One of the most majestic animals in the world is the elephant. There are about 450,000 African elephants in the wild, but there are only about 45,000 Asian elephants. While these numbers may seem high, elephants have actually been decreasing in number, often to issues such as poaching. It is incredibly important that people learn more about elephants as they are vital to the world's ecosystem and simply a beautiful creature that deserves to be respected.
1. World's largest land mammal
While most adult Asian elephants can weigh up to 11,000 pounds, many African elephants weigh up to 14,000 pounds. Baby elephants are big even when they are born with many weighing up to 200 pounds. Many people do not realize just how large elephants are!
2. Enormous appetite
An elephant spends up to 80 percent of its day eating and can consume up to 350 pounds of food in a single day. One of the reasons they need to eat so much is that up to 60 percent of that food passes right through their systems without nourishing them. An elephant may also drink up to 56 gallons of water per day. One of the jobs of the matriarch is to remember where watering holes are located, especially during the dry season.
3. Elephant herds
Elephants live in herds. Most herds are led by an older female elephant, and they consist of four to six daughters and their offspring. Some herds, however, can include up to 20 members. Oftentimes, when food becomes scarce, herds split, but they may meet up at favorite watering holes or food sources in order to socialize. When it is necessary for herds to move, they follow in single file behind the matriarch.
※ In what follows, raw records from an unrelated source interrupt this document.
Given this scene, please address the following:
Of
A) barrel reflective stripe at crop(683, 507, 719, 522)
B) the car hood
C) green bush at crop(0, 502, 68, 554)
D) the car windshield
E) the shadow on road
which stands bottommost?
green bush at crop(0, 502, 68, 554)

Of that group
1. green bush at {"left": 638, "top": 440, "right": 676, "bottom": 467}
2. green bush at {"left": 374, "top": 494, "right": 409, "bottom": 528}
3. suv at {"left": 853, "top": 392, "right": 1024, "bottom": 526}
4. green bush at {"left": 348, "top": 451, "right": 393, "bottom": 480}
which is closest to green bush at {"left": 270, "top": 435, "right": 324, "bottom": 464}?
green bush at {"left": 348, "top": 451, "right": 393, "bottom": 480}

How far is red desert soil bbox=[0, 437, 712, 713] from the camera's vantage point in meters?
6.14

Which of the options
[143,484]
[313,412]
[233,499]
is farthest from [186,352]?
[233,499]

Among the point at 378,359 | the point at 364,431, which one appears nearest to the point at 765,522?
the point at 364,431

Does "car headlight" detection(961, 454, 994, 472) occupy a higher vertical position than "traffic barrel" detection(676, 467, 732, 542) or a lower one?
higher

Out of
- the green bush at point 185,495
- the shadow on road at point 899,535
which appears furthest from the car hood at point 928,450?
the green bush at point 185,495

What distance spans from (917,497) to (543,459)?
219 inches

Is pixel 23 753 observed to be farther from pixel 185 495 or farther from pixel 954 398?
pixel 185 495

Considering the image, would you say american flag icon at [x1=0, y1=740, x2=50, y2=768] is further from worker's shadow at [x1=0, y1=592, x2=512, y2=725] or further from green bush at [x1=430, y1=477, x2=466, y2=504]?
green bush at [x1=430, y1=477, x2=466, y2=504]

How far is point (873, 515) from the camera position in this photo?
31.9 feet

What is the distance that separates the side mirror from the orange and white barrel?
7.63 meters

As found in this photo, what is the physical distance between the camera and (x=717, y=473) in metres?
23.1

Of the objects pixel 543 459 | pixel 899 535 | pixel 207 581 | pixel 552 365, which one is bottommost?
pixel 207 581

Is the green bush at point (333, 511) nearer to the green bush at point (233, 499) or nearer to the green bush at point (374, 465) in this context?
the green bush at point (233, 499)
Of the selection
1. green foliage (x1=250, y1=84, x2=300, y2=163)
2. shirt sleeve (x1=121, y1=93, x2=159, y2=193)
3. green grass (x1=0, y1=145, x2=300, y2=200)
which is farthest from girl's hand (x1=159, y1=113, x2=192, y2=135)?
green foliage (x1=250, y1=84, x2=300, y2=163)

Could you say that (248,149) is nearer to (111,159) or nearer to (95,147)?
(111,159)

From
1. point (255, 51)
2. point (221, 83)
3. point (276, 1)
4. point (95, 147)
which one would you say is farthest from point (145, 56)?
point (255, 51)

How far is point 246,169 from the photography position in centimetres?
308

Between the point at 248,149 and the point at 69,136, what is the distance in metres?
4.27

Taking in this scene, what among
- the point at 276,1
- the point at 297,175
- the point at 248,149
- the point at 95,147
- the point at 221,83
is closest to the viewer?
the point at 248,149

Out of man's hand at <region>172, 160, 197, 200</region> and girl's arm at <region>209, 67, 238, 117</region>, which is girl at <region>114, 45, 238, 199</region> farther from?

When the matriarch passes away, usually her oldest daughter takes her place.
4. Males are not solitary
In the past, scientists believed that male elephants left herds when they were about 13 years old to live a solitary life, but it now seems like that is not the case. Most male elephants end up living with a group of other males where they can learn by watching examples set by older males. However, these groups are not as tight-knit as female groups.
Why they’re important
These animals are referred to as keystone animals by scientists because they are important in preserving the biosystems where they live. During the dry season, elephants use their trunks to dig up water for themselves and many other animals. Some plant species rely totally on elephants to disperse their seeds. Their dung adds organic matter to the soil allowing even more plants to thrive, which other animals then eat. Without elephants, their ecosystems would seriously suffer.